◆ Exercise objective ◆
Reproduce, word for word, every line starting at the line that contains "family: Heteromyidae" and ending with the final line of the entries.

◆ Data extracts ◆
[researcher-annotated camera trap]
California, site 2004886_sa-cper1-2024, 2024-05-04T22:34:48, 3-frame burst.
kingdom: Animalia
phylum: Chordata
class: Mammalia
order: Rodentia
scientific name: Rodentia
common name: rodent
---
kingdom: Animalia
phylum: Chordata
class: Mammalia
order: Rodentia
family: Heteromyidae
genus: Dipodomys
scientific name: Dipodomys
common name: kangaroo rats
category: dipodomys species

◆ Answer box ◆
family: Heteromyidae
genus: Dipodomys
scientific name: Dipodomys
common name: kangaroo rats
category: dipodomys species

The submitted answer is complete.